O relatório aponta a preponderância de visualização dos vídeos de Bolsonaro na segunda metade de 2018 (período eleitoral no Brasil) e, também, sobretudo, entre abril e outubro de 2020. De acordo com Raskin, as interações dos apoiadores também aumentam durante os períodos que antecedem as eleições. “Esse fator ajuda na propagação do conteúdo dos candidatos na rede, considerando a lógica algorítmica da rede social. Ainda que obtendo números absolutos de audiência dos seus vídeos diferentes, Trump e Bolsonaro parecem ter um mesmo movimento de visualizações, que aumenta e que diminui de maneira bastante correlacionada”, comenta. 
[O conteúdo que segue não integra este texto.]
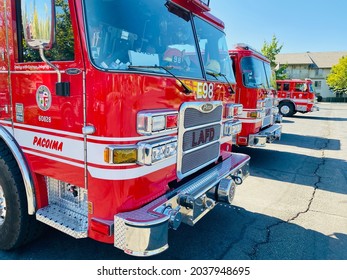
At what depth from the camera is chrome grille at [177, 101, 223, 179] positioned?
2.68 m

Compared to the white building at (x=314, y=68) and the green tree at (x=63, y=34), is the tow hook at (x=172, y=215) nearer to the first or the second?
the green tree at (x=63, y=34)

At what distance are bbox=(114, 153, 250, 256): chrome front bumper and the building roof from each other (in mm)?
60793

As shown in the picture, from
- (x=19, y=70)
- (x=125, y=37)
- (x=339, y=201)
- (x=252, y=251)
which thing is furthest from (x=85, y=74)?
(x=339, y=201)

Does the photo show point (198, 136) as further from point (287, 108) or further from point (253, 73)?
point (287, 108)

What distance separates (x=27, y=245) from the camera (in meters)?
3.04

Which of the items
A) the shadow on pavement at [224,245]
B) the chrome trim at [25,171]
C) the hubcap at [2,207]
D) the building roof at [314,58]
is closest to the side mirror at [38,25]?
the chrome trim at [25,171]

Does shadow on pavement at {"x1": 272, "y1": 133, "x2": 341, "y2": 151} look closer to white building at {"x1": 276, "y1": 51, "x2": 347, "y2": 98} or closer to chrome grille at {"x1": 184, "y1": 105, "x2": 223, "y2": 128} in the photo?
chrome grille at {"x1": 184, "y1": 105, "x2": 223, "y2": 128}

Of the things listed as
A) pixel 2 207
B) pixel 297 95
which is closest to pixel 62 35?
pixel 2 207

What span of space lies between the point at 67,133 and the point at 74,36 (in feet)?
2.39

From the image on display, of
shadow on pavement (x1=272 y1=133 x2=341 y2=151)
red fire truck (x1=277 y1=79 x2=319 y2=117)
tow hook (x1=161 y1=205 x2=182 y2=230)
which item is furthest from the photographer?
red fire truck (x1=277 y1=79 x2=319 y2=117)

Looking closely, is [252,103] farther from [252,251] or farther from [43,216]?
[43,216]

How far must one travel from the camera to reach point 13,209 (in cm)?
273

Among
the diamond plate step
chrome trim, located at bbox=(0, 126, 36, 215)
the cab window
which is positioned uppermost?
the cab window

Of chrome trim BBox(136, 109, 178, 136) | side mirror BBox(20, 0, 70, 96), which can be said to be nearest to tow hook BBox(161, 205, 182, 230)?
chrome trim BBox(136, 109, 178, 136)
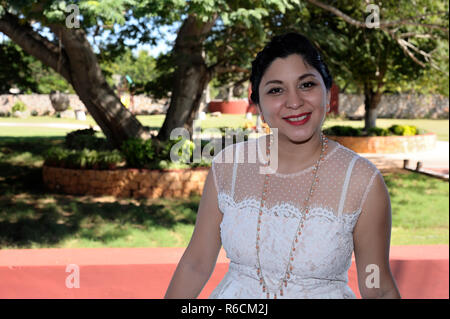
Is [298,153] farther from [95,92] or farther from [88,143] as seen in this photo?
[88,143]

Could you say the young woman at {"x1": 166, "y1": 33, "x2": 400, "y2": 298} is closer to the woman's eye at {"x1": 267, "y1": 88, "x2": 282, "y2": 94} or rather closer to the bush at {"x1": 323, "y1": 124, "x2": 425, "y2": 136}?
the woman's eye at {"x1": 267, "y1": 88, "x2": 282, "y2": 94}

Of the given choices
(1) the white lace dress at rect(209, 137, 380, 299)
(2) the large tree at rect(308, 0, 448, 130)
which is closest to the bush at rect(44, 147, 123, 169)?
(2) the large tree at rect(308, 0, 448, 130)

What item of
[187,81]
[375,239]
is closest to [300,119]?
[375,239]

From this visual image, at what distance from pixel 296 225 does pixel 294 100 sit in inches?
16.9

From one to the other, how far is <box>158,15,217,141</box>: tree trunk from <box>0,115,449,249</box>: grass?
81.6 inches

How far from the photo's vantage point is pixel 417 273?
3.55 m

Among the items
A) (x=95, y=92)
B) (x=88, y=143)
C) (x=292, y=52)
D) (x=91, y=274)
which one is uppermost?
(x=95, y=92)

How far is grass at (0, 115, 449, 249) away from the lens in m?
6.61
Segundo Raskin, há fator de preponderância em Bolsonaro quando comparado ao ex-presidente dos EUA. “Ainda que Trump tenha comumente números absolutos superiores aos de Bolsonaro, dada a sua projeção global, vê-se que as interações geradas pelos vídeos têm números maiores entre os espectadores de Bolsonaro do que entre os de Trump. Isso permite inferir que o engajamento do “bolsonarismo” no Facebook seria mais intenso que o do “trumpismo” na rede social”, finaliza.


A pesquisa

A pesquisa realizada pelo Mestrado em Direito em conjunto com o Centro de Pesquisa Jurídica e Social da Universidade Positivo utiliza o CrowdTangle, aplicativo de navegação do Facebook disponibilizado aos pesquisadores para a análise dos dados. O estudo tem como objetivo entender a influência das notícias falsas no processo eleitoral brasileiro. Desde então, outros três relatórios quantitativos foram divulgados pelos pesquisadores, sempre com a temática eleições e fake news. A pesquisa segue em curso, no Programa de Pós-Graduação em Direito da Universidade Positivo, com o objetivo de analisar a interferência da rede na democracia e no processo eleitoral.

Importante ressaltar que as páginas analisadas são públicas e integram um universo de diferentes plataformas – geridas pela mesma pessoa ou grupo – que foram consideradas produtoras e difusoras de fake news na Informação Técnica, de 23 de abril de 2020, da Consultoria Legislativa da Câmara de Deputados.